> _WORK INSTRUCTIONS_: Each line containing the string "расходов" should be copied out of the entries.

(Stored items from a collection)
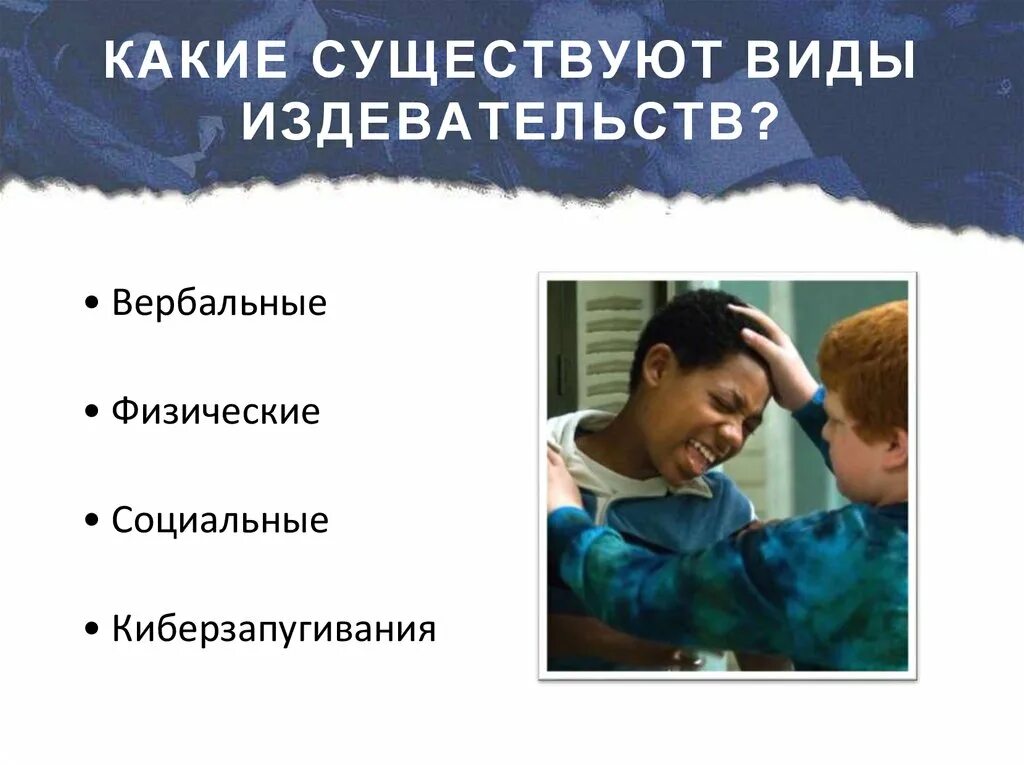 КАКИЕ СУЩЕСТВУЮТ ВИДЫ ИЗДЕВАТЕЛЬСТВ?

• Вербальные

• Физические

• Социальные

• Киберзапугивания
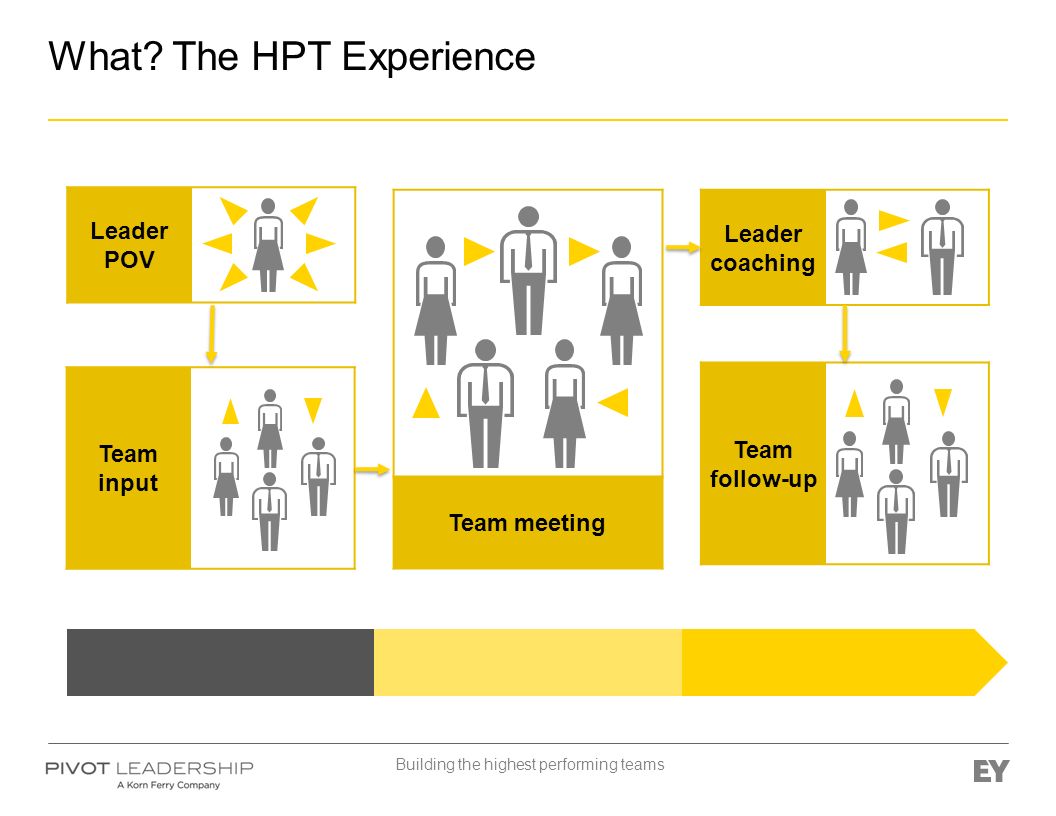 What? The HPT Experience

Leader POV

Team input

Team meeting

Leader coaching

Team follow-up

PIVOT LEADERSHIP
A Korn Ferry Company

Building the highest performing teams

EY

==

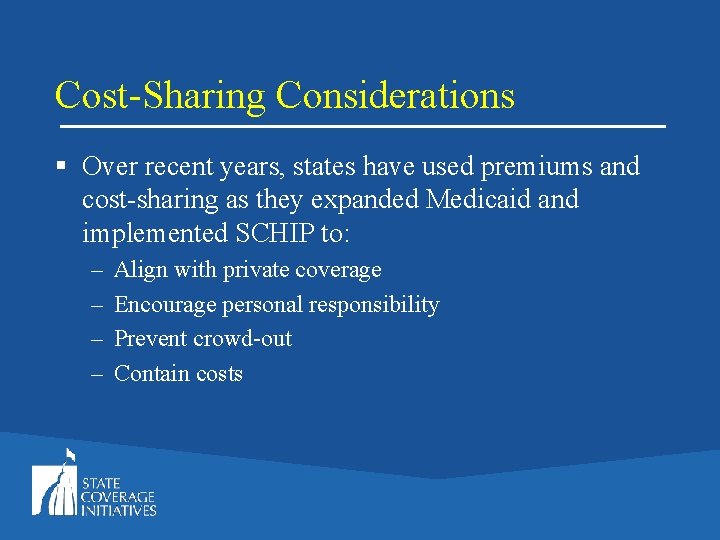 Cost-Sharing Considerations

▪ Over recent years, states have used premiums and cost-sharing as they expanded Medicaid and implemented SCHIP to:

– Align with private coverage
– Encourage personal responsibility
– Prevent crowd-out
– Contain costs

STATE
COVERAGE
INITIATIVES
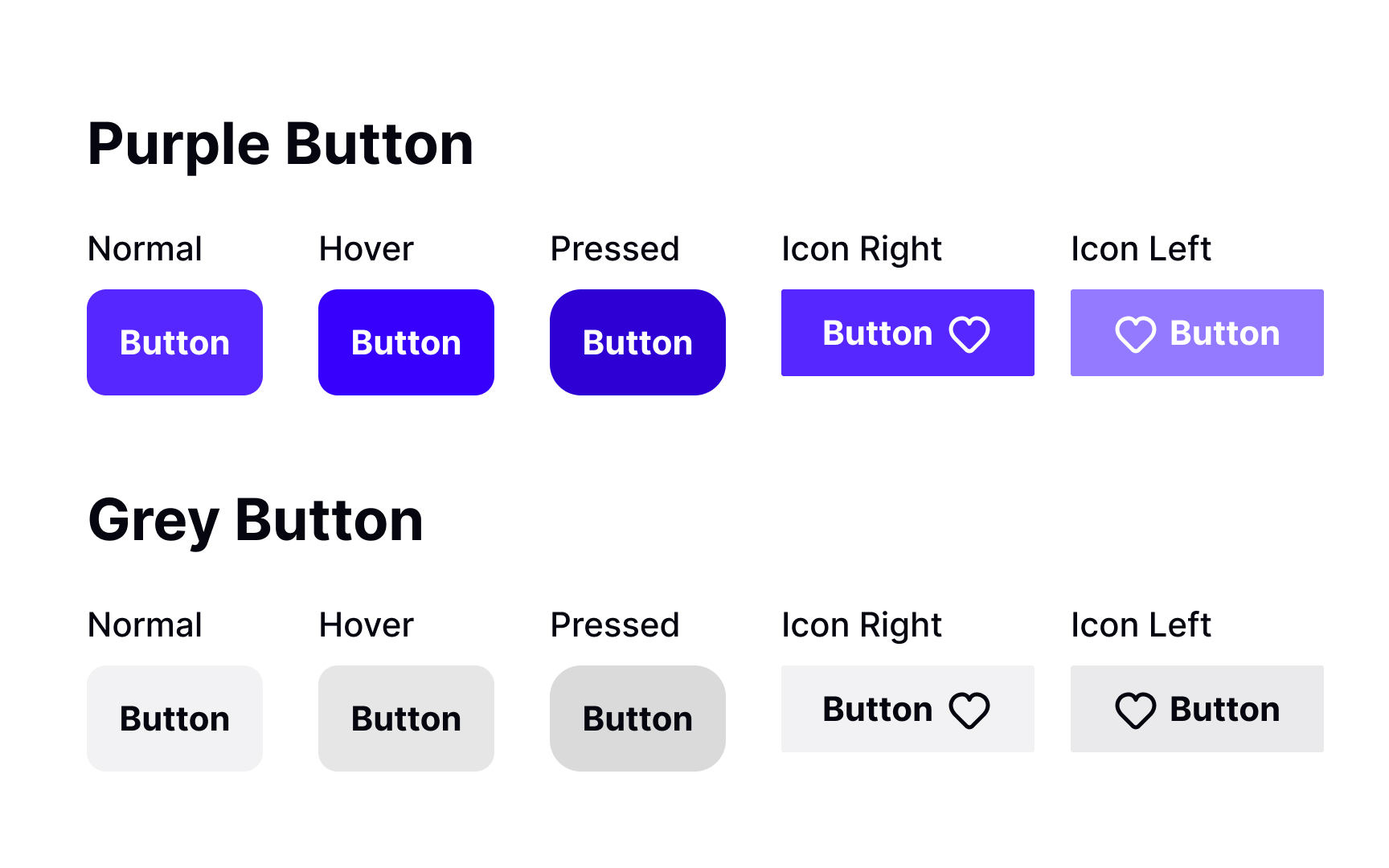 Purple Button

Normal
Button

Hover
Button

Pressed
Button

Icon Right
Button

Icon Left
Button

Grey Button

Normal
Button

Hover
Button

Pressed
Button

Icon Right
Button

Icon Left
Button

...

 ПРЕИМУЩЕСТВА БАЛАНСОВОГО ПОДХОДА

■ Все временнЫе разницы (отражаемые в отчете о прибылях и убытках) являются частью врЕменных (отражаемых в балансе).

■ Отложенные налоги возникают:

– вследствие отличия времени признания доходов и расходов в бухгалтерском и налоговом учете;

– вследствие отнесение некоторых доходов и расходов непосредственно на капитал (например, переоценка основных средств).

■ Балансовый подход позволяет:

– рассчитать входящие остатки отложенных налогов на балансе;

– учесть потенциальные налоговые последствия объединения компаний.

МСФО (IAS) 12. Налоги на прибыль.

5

> _WRITTEN ANSWER_:
– вследствие отличия времени признания доходов и расходов в бухгалтерском и налоговом учете;
– вследствие отнесение некоторых доходов и расходов непосредственно на капитал (например, переоценка основных средств).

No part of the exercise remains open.